In nature there are plenty of scenes that originate video sequences showing temporal “repetition,” intended in a statistical sense. One could think of a flow of water, a fire, or a flow of car traffic or people walking. This kind of visual processes are now referred to as dynamic textures. (Doretto et al., 2003; Soatto et al., 2001) propose to study dynamic textures as stochastic processes that exhibit temporal stationarity, and introduce the use of linear dynamic systems for modeling their second-order statistical properties. They derived procedures for learning and simulating a dynamic texture model, and demonstrated its effectiveness in several cases using prediction error methods. The formalization is technically sound, and the model has been used in the literature to tackle many other problems by several other authors.

Dynamic Textures: Joint Modeling of Spatial and Temporal Statistics

In analyzing visual processes there may be portions of videos that can be modeled as dynamic textures, which means that they exhibit temporal stationarity.
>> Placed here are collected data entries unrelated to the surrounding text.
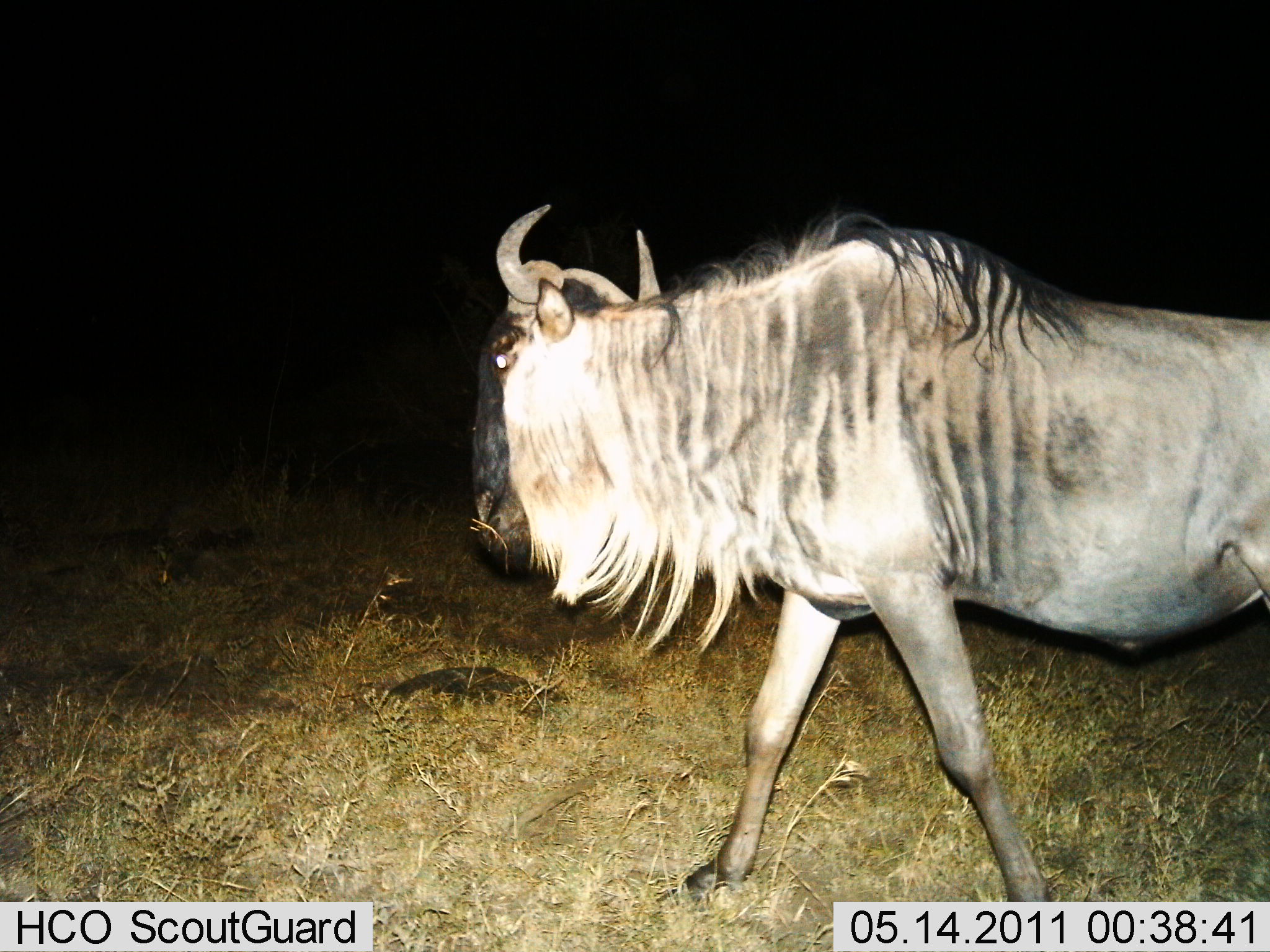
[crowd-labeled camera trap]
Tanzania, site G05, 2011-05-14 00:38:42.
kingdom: Animalia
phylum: Chordata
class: Mammalia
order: Artiodactyla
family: Bovidae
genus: Connochaetes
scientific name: Connochaetes taurinus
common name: blue wildebeest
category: wildebeest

In addition to that, within a single frame they may also exhibit repetitions of the same patterns, like in image textures, which means that the visual process is spatially stationary as well. Therefore, it makes sense to design models that can capture the structure of the joint spatial, and temporal statistics, for the purpose of enabling recognition and segmentation. (Doretto et al., 2004) introduces a model for this kind of dynamic textures, which combines a tree representation of Markov random fields, for capturing the spatial stationarity, with linear dynamic systems, for capturing the temporal stationarity of the visual process. The effectiveness of the model is demonstrated by showing extrapolation of video in both space and time domains. The framework sets the stage for simultaneous segmentation and recognition of spatio-temporal events.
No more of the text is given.